Besides the possibility for an abrasion-free start, this well-known hybrid drive has seven gears for combustion operation, including four winding gears, and seven gears for electric drive, also including four winding gears. This hybrid drive also involves the possibility of independently charging an electric energy storage device by means of the combustion engine and the possibility of starting the motor of the combustion engine by means of the electric machine. However, this hybrid drive has the disadvantage of having a large number of required switching devices, a large number of switching devices to be engaged and disengaged for most of the gears, and poor transmission efficiency in the winding gears.
On the other hand, in the non-prepublished patent DE 10 2013 215 114 A, the same applicant proposes several embodiments of a hybrid drive of the design mentioned above, which have a gearbox in countershaft design and a superimposed transmission in planetary design. Said hybrid drive has a large number of gears for combustion operation and two gears with high transmission efficiency for electric drive, and it has a gearbox which can be derived with a few modifications from a conventional gearbox.

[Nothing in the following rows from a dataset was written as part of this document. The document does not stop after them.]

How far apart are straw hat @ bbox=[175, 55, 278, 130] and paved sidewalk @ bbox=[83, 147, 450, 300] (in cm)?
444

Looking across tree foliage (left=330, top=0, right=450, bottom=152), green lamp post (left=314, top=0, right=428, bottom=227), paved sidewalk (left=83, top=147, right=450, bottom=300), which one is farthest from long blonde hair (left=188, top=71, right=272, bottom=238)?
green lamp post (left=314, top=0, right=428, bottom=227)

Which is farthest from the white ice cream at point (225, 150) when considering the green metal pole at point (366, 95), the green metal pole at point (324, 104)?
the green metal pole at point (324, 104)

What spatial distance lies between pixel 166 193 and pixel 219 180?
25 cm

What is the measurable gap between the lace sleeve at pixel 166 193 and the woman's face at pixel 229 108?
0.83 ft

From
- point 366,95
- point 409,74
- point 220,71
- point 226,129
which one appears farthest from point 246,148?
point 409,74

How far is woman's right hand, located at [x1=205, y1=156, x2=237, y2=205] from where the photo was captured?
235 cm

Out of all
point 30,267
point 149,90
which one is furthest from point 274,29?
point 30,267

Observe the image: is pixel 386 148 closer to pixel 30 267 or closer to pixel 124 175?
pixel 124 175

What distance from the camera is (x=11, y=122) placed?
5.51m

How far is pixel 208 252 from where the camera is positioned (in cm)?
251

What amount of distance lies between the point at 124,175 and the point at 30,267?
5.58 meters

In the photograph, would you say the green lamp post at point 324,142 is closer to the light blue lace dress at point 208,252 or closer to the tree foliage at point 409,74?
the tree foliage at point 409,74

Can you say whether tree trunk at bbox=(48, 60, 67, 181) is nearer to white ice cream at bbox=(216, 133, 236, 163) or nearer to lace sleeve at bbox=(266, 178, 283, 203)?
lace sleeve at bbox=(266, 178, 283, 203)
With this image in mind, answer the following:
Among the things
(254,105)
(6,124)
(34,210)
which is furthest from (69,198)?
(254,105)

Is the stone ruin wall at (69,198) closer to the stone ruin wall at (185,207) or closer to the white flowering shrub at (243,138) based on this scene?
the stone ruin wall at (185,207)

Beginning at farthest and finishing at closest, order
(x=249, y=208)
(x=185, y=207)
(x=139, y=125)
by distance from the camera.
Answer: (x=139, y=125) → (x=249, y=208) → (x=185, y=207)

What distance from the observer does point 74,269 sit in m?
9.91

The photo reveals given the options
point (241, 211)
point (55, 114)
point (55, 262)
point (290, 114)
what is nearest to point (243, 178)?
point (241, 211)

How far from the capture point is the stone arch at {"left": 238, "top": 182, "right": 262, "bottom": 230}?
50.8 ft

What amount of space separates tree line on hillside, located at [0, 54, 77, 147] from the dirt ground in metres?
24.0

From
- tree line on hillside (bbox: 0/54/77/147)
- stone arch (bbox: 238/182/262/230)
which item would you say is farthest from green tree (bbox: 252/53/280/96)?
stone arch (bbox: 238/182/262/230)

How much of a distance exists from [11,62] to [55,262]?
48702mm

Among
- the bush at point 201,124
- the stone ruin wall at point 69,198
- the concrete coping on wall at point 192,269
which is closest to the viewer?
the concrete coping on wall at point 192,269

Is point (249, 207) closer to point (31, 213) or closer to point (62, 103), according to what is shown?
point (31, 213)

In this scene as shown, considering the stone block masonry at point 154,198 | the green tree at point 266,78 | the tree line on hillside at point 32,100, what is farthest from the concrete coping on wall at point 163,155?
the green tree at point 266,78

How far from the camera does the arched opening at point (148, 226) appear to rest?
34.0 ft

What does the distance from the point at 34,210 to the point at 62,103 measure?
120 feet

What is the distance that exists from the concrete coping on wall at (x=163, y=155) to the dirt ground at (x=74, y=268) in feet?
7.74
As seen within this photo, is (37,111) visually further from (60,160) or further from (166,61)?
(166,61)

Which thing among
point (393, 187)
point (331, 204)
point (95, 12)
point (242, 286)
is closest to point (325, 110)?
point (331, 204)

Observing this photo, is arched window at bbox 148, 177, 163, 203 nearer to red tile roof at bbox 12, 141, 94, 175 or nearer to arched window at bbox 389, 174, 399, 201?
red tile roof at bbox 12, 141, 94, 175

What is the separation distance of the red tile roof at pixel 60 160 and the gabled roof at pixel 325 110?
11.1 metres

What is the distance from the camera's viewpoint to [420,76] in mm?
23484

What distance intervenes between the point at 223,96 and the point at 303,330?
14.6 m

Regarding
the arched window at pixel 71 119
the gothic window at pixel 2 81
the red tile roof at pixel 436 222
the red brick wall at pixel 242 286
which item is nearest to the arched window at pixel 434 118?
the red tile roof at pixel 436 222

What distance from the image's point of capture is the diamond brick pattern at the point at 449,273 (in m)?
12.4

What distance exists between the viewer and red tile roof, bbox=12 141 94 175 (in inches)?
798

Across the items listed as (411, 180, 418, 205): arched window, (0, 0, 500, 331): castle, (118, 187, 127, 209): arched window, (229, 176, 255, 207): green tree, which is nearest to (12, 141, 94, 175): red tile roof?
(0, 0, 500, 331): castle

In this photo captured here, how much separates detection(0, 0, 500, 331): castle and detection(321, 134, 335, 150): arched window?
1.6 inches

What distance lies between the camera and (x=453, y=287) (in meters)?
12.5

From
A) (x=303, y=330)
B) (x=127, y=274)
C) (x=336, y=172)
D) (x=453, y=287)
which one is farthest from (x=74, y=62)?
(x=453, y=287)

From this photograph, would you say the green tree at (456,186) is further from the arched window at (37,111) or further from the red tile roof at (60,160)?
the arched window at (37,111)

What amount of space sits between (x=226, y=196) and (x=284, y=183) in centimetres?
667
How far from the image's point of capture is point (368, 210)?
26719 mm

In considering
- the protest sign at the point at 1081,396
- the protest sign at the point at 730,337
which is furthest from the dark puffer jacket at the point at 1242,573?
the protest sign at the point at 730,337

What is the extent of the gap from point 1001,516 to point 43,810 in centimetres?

In this well-known hybrid drive, the superimposed transmission is arranged coaxially with a free end of an output shaft of the gearbox. A first input element of the superimposed transmission is connected non-rotatably to a hollow shaft which is arranged coaxially with the output shaft. Via a coupling-switching element, said hollow shaft can be connected non-rotatably to an idler of an axially directly adjacent spur gear stage of the gearbox in order to couple the combustion engine. For bridging the superimposed transmission, it is possible via a bridging contact member to connect non-rotatably the hollow shaft to a further transmission component of the superimposed transmission. For shifting a second gear step for the electric drive, the hollow shaft is fixed at the housing via a switching device. A second input element of the superimposed transmission is permanently drive connected to a rotor of the electric machine, and the output element of the superimposed transmission is connected non-rotatably to the output shaft of the gearbox.